RAW RECORDS:
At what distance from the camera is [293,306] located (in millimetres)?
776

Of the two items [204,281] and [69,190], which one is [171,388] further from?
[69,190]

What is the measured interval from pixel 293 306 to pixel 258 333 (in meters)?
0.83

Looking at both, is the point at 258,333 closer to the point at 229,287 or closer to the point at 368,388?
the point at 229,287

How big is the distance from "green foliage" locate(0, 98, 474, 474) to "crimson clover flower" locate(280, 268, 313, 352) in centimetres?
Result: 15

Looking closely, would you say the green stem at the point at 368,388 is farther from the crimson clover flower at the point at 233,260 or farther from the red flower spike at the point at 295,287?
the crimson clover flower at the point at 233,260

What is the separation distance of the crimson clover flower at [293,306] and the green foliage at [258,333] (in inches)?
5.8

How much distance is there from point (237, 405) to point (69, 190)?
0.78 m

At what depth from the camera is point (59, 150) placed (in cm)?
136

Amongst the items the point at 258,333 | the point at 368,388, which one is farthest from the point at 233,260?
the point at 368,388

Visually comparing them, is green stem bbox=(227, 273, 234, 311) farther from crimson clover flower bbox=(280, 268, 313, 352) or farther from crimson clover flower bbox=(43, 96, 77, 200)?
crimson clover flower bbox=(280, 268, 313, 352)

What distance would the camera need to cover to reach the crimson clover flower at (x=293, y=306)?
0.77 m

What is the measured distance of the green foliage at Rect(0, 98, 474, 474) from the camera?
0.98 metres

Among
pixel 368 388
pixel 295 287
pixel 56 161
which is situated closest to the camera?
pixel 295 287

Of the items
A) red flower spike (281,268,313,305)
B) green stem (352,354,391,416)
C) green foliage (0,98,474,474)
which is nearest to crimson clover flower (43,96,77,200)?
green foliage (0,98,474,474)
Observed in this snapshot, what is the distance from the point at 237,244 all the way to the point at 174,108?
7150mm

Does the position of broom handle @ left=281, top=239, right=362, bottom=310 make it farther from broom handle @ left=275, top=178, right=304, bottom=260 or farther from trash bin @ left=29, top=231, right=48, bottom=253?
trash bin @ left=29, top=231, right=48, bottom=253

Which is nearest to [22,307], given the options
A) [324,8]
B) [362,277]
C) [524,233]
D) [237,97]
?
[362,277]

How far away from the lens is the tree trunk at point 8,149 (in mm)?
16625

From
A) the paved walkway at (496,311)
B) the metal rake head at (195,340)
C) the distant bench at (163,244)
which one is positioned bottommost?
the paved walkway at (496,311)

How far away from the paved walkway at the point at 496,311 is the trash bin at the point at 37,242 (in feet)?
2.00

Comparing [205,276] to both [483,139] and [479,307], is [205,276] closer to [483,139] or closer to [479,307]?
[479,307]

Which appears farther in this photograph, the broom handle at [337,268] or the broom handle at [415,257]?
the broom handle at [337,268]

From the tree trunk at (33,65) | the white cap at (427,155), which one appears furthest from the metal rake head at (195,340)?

WHAT YOU SHOULD DO: Repeat all of the records above exactly as they appear.

FULL SOLUTION:
At what distance from the camera is [293,306] located (in millimetres)?
776

Of the two items [204,281] and [69,190], which one is [171,388] further from?
[69,190]

What is the measured interval from pixel 293 306 to pixel 258 333 (in meters)?
0.83

Looking at both, is the point at 258,333 closer to the point at 229,287 or closer to the point at 368,388?
the point at 229,287

How big is the distance from "green foliage" locate(0, 98, 474, 474) to "crimson clover flower" locate(280, 268, 313, 352) in centimetres?
Result: 15

Looking closely, would you say the green stem at the point at 368,388 is farther from the crimson clover flower at the point at 233,260 or farther from the red flower spike at the point at 295,287?
the crimson clover flower at the point at 233,260

What is the separation distance of the crimson clover flower at [293,306] and the green foliage at [258,333] (in inches)?
5.8

How much distance is there from point (237, 405) to point (69, 190)?
0.78 m

At what depth from the camera is point (59, 150) placed (in cm)?
136

Amongst the items the point at 258,333 | the point at 368,388, which one is farthest from the point at 233,260?
the point at 368,388

Visually comparing them, is green stem bbox=(227, 273, 234, 311) farther from crimson clover flower bbox=(280, 268, 313, 352) or farther from crimson clover flower bbox=(43, 96, 77, 200)?
crimson clover flower bbox=(280, 268, 313, 352)

What distance would the camera need to cover to reach the crimson clover flower at (x=293, y=306)?
0.77 m

What is the measured distance of the green foliage at Rect(0, 98, 474, 474) from the camera?
0.98 metres

Among
pixel 368 388
pixel 295 287
pixel 56 161
which is situated closest to the camera?
pixel 295 287

Of the items
A) red flower spike (281,268,313,305)
B) green stem (352,354,391,416)
C) green foliage (0,98,474,474)
which is nearest to crimson clover flower (43,96,77,200)?
green foliage (0,98,474,474)
Observed in this snapshot, what is the distance from the point at 237,244 all the way to the point at 174,108?
7150mm

Does the position of broom handle @ left=281, top=239, right=362, bottom=310 make it farther from broom handle @ left=275, top=178, right=304, bottom=260 or farther from trash bin @ left=29, top=231, right=48, bottom=253?
trash bin @ left=29, top=231, right=48, bottom=253

Which is nearest to [22,307], given the options
A) [324,8]
B) [362,277]
C) [524,233]
D) [237,97]
?
[362,277]

How far away from the lens is the tree trunk at point 8,149 (in mm)?
16625

From
A) the paved walkway at (496,311)
B) the metal rake head at (195,340)
C) the distant bench at (163,244)
which one is positioned bottommost?
the paved walkway at (496,311)

How far away from the paved walkway at the point at 496,311 is the trash bin at the point at 37,242 (in feet)?
2.00

Comparing [205,276] to both [483,139] and [479,307], is [205,276] closer to [483,139] or closer to [479,307]?
[479,307]

Which appears farther in this photograph, the broom handle at [337,268] or the broom handle at [415,257]?
the broom handle at [337,268]

From the tree trunk at (33,65) | the white cap at (427,155), which one appears furthest from the metal rake head at (195,340)?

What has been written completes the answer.